No relatório, intitulado Working For The Few, a Oxfam advertiu que a luta contra a pobreza não pode ser ganha enquanto a desigualdade de riqueza não tiver sido combatida.
“O aumento da desigualdade está a criar um círculo vicioso onde a riqueza e o poder estão cada vez mais concentrados nas mãos de poucos, deixando o resto de nós a lutar por migalhas em cima da mesa”, disse Byanyima.
A Oxfam apelou aos participantes no Fórum Económico Mundial para assumirem um compromisso pessoal de enfrentar o problema, abstendo-se de fugir aos impostos ou de utilizar a sua riqueza para procurar favores políticos.
Para além de ser moralmente duvidosa, a desigualdade económica pode também exacerbar outros problemas sociais, tais como a desigualdade de género, advertiu a Oxfam. Davos também está a lutar nesta área, com o número de delegadas femininas a descer de 17% em 2013 para 15%.
Como os mais ricos utilizam a sua riqueza para capturar oportunidades
As sondagens para o relatório da Oxfam encontraram pessoas em países de todo o mundo, incluindo dois terços dos inquiridos na Grã-Bretanha, que acreditam que os ricos têm demasiada influência sobre a direcção que o seu país está a tomar.
Byanyima explicou:
“Tanto nos países desenvolvidos como nos países em desenvolvimento, vivemos cada vez mais num mundo onde as taxas de impostos mais baixas, a melhor saúde e educação e a oportunidade de influenciar são dadas não só aos ricos mas também aos seus filhos.
“Sem um esforço concertado para combater a desigualdade, a cascata do privilégio e da desvantagem continuará ao longo das gerações. Em breve viveremos num mundo onde a igualdade de oportunidades é apenas um sonho. Em demasiados países, o crescimento económico já é pouco mais do que um “winner takes all” para os mais ricos”.
O relatório da Oxfam concluiu que nas últimas décadas, os ricos têm exercido com sucesso influência política para distorcer as políticas a seu favor em questões que vão desde a desregulamentação financeira, paraísos fiscais, práticas comerciais anticoncorrenciais até à redução das taxas de imposto sobre os rendimentos elevados e cortes nos serviços públicos para a maioria. Desde finais dos anos 70, as taxas de impostos para os mais ricos baixaram em 29 dos 30 países para os quais existem dados disponíveis, afirma o relatório.

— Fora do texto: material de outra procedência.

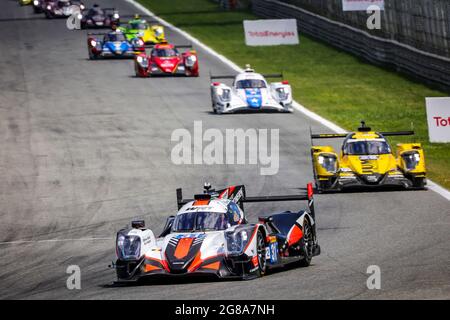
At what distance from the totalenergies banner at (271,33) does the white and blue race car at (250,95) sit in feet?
59.0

Esta “captura de oportunidades” pelos ricos à custa das classes pobres e médias levou a uma situação em que 70% da população mundial vive em países onde a desigualdade aumentou desde os anos 80 e 1% das famílias possuem 46% da riqueza global.
Pesquisas de opinião em Espanha, Brasil, Índia, África do Sul, Estados Unidos da América, Reino Unido e Holanda descobriram que uma maioria em cada país acredita que as pessoas ricas exercem demasiada influência. A preocupação era mais forte em Espanha, seguida do Brasil e da Índia e menos marcada nos Países Baixos.
No Reino Unido, cerca de 67% concordaram que “os ricos têm demasiada influência sobre para onde este país se dirige”, 37% afirmaram que concordaram “fortemente” com a afirmação, contra apenas 10% que discordaram, 2% deles fortemente.
O próprio relatório Global Risks do Forum Económico Mundial (WEF) identificou recentemente o aumento das disparidades de rendimento como uma das maiores ameaças à comunidade mundial.
A Oxfam apelou para se comprometerem: a apoiar a tributação progressiva e a não fugir aos seus próprios impostos; a absterem-se de utilizar a sua riqueza para procurar favores políticos que minam a vontade democrática dos seus concidadãos; a tornarem públicos todos os investimentos em empresas e fundos dos quais são os seus últimos proprietários benéficos; a desafiarem os governos a utilizarem as receitas fiscais para proporcionar cuidados de saúde universais, educação e protecção social; a exigirem um salário vivo em todas as empresas que possuem ou controlam; e a desafiarem outros membros da elite económica a juntarem-se a eles nestas promessas.